Does an employee have the right to know the reasons for his dismissal?
Employees who have been with their employer for at least six months are entitled to know the reasons for their dismissal. However, there are exceptions to this rule.
This right does not exist in the following cases:
- the employee is connected by an employment contract for temporary work with an employment agency
- the employee is linked by an employment contract for student employment
- the employee was dismissed with a view to entering the regime of unemployment with company allowance
- the worker was dismissed within the framework of an open-ended employment contract, from the first day of the month following the month in which the worker reaches the statutory retirement age
- the worker was made redundant due to the definitive cessation of activity, the closure of an enterprise, collective redundancies or multiple redundancies (defined at sectoral level)

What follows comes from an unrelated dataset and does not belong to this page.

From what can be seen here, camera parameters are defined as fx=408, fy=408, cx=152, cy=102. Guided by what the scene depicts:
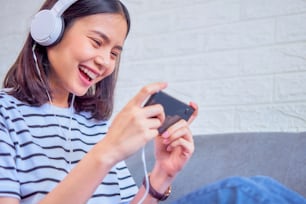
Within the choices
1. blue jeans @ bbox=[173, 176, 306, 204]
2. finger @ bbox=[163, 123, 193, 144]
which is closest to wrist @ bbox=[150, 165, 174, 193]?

- the worker has been dismissed within the framework of a 'special dismissal procedure' defined by law or a collective labour agreement (examples : the workers protected within the framework of social elections or prevention advisers)
- the employee has been dismissed for an urgent reason
If, as an employer, you yourself communicate the reasons for dismissal in writing, you are obviously not obliged later to respond to an employee's request for justification.
If you do not communicate the reason in the dismissal itself, your employee can still request you to communicate that reason by registered letter. If there is a notice period, the employee must make this request to his employer within a period of six months after the start of the notice, and at the latest within a period of two months after the end of the employment contract.
As an employer, you are then obliged to provide the concrete reasons for dismissal to the employee by registered mail within two months of receiving the request. If you do not reply within the deadline or do not provide concrete reasons for dismissal, you must pay the employee a flat civil penalty equivalent to two weeks' wages.